Extract –
"""

As technology increases, so does our dependence on it. With iPhone X, you can unlock your phone using your face without using any other forms of passwords or fingerprints. The potential for using online facial recognition technology goes far beyond unlocking our phones.
A lot of verification services have already incorporated Facial Recognition Technology in their authentication processes which make the process more secure and reliable.
As with most technologies, the negative implications come hand-in-hand. With every new innovation in technology comes a new form of cyberattack. With face verification, a number of fraudulent ways to bypass it, have been invented successfully. The most popular way to deceive a face recognition software is through a “spoof attack”.
Whats a Spoof Attack?
A spoofing attack is an attempt to acquire someone else’s identity to get access or benefits of that identity. This can be done through the use of a photo, video or any other replacement for the authorized person’s face.
Some types of spoofing attacks are explained here.
- Print Attack
In print attack, the attacker uses someone else’s photo. The image is either used on a digital device or is printed.
- Replay/video attack
This is a more advanced way to outwit the system in which usually a looped video of a victim’s face is used. Through this method, the behavior of the attacker looks more natural which tricks the system into authenticating them. This is a much exceptional way of spoofing compared to holding someone’s photo.
- 3D mask attack
In this type of attack, the scammer uses a 3D mask as the tool for spoofing. A 3D mask attack is much more effective in tricking the system compared to the looped video attack. Through a 3D mask, the scammer is able to deceive the software’s extra layers of protection like depth sensors.

"""

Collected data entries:
"""

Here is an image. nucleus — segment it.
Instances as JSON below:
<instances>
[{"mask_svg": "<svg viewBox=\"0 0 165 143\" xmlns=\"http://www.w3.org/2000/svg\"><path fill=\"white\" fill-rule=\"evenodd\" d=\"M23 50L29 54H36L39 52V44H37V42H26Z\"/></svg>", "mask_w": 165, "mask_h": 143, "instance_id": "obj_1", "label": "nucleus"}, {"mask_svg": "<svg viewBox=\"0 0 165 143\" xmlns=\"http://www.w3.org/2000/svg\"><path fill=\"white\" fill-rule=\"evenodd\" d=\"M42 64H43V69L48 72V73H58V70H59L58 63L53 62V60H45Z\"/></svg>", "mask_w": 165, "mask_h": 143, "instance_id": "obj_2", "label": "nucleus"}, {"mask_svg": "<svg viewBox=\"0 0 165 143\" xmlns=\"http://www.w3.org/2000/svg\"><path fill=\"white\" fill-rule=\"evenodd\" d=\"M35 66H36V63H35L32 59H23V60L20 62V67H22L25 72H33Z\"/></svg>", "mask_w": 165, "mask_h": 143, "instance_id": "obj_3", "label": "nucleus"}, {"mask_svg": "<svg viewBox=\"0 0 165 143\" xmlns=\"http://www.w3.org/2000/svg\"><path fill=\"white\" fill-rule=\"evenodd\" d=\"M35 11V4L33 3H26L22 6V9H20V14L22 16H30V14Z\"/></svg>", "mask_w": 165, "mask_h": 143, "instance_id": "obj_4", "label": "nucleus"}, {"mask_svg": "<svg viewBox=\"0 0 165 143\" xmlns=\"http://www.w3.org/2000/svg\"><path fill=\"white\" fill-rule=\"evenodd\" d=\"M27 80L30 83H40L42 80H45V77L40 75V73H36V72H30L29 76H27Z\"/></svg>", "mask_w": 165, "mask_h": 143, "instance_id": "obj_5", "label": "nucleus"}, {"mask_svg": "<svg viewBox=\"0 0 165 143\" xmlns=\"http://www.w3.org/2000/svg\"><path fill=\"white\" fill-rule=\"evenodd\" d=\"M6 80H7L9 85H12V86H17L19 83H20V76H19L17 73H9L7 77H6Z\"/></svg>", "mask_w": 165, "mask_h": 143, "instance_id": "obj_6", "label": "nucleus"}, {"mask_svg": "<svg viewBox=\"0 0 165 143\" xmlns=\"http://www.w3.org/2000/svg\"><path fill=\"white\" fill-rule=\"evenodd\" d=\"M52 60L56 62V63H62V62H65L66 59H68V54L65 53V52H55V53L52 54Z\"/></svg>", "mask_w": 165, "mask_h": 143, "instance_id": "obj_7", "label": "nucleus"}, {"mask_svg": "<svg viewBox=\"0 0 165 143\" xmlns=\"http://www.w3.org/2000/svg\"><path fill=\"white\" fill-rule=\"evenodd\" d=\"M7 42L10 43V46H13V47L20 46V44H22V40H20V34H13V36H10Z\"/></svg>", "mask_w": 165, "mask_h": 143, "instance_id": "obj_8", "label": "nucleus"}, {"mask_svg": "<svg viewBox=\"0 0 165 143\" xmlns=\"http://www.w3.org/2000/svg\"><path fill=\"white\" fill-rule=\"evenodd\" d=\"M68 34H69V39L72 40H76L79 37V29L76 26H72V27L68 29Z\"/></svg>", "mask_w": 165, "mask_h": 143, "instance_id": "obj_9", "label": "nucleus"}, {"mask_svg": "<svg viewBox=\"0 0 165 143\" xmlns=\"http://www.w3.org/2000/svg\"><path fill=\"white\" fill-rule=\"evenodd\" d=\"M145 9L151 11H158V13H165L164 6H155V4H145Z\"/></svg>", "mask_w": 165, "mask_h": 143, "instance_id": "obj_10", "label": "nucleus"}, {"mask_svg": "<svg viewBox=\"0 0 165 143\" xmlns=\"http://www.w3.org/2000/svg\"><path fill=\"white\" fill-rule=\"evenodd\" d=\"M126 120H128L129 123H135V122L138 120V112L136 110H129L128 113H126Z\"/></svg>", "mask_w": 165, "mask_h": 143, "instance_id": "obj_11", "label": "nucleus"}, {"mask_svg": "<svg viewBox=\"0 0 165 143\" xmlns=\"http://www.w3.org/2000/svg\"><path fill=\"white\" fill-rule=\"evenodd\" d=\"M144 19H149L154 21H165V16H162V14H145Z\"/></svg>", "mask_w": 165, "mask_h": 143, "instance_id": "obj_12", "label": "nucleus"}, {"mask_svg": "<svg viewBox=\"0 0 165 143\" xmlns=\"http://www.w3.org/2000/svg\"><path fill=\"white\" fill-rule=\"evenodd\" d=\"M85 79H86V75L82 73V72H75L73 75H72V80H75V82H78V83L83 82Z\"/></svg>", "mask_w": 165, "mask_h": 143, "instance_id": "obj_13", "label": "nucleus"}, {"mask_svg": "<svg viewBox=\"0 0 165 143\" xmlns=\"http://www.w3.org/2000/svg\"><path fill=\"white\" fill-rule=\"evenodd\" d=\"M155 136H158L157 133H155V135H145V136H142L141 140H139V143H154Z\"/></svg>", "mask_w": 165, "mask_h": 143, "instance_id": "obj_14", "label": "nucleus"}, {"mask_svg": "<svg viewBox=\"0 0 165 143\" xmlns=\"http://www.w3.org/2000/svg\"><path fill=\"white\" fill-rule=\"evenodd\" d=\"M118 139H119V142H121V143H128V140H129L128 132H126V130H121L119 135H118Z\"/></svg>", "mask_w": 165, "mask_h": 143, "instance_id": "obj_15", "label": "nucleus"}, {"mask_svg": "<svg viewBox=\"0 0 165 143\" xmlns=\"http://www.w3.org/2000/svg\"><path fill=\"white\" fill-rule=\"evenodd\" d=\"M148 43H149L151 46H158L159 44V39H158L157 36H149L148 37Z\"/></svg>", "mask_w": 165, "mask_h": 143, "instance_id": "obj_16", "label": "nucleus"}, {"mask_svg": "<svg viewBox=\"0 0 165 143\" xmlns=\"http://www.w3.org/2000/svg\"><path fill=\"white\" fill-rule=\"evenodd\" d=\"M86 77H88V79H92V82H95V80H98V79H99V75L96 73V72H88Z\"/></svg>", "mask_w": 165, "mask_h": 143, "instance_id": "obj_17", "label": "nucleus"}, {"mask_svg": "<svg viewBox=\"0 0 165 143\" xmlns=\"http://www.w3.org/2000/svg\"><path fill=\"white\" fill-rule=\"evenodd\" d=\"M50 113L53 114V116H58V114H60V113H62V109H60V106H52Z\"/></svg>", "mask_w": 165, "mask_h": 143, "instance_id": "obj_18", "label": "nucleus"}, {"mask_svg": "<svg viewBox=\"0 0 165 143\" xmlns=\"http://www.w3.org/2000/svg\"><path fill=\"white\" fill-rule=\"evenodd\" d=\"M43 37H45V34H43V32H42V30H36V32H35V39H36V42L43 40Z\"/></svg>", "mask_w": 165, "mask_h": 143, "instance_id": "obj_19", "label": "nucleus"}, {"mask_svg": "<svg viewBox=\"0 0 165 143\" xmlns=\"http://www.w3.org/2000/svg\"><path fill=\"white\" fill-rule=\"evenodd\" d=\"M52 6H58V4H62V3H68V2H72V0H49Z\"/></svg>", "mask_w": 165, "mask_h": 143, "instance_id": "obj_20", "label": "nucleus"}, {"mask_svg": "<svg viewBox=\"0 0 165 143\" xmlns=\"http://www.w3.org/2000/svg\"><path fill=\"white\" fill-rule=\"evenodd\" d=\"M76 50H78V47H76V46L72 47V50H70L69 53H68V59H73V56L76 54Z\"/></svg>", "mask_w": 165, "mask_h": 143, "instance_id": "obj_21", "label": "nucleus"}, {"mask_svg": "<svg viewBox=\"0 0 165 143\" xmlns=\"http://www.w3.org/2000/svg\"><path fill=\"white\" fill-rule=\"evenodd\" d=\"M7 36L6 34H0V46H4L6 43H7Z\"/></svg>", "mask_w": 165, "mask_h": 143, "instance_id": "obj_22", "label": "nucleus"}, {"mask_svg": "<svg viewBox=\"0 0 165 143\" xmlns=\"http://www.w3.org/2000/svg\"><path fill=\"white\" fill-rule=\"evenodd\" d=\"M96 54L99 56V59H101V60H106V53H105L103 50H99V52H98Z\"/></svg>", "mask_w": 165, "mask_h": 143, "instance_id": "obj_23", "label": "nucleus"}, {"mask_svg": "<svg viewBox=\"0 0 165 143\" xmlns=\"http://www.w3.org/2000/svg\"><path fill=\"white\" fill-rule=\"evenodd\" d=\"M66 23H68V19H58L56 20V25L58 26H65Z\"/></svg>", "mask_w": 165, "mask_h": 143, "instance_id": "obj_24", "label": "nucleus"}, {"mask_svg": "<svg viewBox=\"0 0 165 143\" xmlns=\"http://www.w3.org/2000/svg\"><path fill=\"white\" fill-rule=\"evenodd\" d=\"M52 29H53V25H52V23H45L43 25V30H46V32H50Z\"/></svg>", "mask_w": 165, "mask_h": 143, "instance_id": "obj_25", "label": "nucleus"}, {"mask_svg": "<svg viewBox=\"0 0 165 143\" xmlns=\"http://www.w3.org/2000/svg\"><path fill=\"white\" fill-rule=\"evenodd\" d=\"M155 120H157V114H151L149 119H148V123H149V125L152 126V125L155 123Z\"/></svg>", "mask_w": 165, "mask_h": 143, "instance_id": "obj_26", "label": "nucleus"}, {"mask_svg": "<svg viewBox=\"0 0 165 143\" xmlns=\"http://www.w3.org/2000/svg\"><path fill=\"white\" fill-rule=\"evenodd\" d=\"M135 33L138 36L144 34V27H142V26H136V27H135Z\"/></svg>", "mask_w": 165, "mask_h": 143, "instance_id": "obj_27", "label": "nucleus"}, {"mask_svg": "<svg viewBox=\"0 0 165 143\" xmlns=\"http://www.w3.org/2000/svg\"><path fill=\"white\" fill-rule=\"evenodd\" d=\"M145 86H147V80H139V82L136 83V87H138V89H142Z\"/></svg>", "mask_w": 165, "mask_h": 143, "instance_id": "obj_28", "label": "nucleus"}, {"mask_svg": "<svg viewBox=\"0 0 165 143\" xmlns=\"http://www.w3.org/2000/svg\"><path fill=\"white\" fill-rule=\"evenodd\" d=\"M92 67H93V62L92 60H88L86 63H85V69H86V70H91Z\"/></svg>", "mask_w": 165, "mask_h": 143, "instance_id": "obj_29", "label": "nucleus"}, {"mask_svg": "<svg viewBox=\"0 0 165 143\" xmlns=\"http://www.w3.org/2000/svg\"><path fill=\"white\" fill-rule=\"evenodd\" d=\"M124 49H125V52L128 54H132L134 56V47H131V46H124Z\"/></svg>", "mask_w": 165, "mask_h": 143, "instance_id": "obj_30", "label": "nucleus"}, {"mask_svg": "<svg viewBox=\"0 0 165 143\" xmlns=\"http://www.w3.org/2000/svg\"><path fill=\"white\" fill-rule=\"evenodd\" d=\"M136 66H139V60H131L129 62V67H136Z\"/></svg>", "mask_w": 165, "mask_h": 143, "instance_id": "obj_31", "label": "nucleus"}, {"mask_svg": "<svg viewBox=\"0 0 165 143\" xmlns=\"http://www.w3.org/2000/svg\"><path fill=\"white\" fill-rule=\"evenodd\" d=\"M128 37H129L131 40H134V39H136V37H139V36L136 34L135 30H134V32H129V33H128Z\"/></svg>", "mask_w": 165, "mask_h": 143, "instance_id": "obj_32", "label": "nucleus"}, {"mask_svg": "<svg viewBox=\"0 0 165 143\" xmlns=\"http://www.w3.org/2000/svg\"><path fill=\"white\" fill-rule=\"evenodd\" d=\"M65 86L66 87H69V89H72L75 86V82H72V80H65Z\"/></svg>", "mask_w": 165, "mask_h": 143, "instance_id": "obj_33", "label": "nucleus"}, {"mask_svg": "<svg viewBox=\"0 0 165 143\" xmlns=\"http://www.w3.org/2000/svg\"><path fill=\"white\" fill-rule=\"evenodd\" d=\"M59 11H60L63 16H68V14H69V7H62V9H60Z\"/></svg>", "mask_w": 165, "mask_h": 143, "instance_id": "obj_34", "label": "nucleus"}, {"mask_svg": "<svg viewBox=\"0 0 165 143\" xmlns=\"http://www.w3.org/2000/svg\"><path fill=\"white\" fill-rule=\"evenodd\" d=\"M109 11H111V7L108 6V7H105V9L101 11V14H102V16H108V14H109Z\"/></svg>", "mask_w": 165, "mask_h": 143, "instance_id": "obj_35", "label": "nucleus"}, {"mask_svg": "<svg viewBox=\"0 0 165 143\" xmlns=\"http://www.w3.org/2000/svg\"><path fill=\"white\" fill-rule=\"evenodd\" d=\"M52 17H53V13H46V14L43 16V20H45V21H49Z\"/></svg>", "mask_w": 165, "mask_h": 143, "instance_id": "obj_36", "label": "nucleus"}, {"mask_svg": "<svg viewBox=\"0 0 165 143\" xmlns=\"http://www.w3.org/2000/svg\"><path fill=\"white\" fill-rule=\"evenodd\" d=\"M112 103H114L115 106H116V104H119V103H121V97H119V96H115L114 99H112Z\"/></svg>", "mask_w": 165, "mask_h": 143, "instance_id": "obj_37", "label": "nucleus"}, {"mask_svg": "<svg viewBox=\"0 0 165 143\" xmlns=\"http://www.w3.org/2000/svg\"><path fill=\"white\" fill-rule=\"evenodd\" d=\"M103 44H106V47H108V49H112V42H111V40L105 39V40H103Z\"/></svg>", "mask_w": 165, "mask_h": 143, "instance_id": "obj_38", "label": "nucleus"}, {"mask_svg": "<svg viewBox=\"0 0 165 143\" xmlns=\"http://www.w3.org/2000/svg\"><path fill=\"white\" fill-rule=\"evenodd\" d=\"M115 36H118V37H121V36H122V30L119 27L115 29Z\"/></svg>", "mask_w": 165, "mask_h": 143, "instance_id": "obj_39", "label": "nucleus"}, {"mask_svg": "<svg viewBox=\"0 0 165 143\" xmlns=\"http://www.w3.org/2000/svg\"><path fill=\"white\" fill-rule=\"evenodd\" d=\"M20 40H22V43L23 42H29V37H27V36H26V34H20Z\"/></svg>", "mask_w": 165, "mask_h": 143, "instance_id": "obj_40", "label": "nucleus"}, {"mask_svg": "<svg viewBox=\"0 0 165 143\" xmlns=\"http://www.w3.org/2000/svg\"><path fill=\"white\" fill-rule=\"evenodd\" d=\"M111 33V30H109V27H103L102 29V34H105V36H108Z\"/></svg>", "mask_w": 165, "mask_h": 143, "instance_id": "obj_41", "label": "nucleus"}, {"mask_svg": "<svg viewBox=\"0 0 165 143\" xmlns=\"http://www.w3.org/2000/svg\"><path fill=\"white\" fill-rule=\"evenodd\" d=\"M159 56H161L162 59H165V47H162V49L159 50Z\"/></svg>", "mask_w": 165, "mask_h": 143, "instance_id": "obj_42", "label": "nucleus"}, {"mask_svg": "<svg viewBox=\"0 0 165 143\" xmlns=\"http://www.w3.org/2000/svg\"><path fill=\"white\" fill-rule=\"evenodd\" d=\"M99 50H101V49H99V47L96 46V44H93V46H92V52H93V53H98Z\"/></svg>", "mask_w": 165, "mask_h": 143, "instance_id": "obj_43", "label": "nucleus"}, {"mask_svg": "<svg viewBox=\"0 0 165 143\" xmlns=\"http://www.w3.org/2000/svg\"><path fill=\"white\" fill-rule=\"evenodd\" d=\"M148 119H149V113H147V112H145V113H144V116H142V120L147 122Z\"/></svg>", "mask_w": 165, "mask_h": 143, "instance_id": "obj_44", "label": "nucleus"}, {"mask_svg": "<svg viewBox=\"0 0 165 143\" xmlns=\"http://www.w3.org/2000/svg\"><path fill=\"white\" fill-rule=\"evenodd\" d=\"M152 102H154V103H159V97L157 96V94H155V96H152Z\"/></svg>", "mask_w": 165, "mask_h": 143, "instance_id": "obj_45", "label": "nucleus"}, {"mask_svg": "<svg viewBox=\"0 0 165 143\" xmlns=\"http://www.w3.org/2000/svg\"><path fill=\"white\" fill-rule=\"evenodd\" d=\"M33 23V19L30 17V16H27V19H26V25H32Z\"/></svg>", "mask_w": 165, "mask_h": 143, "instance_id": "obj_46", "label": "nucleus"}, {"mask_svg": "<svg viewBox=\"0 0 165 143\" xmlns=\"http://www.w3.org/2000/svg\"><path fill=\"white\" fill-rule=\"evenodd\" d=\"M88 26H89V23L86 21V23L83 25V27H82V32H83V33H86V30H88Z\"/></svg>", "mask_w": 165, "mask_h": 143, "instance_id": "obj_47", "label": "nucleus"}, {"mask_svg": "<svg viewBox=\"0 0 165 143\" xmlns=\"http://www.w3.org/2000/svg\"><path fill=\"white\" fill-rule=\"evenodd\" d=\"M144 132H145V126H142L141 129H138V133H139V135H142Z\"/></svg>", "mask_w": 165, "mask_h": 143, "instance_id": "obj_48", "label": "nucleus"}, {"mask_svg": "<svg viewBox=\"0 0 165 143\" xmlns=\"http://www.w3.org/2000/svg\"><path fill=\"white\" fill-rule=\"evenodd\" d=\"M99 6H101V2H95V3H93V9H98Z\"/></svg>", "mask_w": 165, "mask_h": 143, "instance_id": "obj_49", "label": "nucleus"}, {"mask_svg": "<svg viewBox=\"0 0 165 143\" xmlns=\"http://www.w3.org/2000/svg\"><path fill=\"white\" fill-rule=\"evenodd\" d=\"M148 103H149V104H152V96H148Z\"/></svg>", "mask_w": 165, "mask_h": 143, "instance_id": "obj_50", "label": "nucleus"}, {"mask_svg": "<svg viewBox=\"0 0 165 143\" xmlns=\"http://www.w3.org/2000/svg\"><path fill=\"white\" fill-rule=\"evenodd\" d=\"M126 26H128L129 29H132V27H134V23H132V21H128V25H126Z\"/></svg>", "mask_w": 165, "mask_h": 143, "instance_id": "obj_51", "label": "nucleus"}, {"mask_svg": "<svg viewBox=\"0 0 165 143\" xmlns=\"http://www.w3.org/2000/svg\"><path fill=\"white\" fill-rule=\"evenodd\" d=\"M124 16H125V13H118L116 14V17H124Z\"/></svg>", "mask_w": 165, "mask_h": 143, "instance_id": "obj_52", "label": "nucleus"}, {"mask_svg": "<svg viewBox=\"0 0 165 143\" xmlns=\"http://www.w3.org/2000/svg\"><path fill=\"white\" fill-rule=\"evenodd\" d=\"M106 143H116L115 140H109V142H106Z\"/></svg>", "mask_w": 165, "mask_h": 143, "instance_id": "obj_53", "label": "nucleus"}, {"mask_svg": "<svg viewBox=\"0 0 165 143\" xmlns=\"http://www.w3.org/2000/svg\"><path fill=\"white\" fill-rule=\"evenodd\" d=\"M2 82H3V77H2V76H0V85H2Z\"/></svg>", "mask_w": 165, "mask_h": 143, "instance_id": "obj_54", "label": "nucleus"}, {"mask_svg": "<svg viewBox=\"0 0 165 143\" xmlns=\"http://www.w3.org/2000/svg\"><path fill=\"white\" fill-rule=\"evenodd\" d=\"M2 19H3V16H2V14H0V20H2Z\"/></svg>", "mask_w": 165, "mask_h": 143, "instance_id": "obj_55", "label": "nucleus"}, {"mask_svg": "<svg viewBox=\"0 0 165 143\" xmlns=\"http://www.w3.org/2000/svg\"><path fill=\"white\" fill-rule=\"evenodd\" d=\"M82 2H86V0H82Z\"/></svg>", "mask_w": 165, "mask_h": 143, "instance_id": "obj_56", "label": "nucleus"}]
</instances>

"""

Study questions –
a) List every type of spoofing attack named in the article on spoof attacks.
b) Echo the stretch of the article on spoof attacks from "Whats a Spoof" through "or is printed.".

Exercise solutions –
a)
- Print Attack
- Replay/video attack
- 3D mask attack

b)
Whats a Spoof Attack?
A spoofing attack is an attempt to acquire someone else’s identity to get access or benefits of that identity. This can be done through the use of a photo, video or any other replacement for the authorized person’s face.
Some types of spoofing attacks are explained here.
- Print Attack
In print attack, the attacker uses someone else’s photo. The image is either used on a digital device or is printed.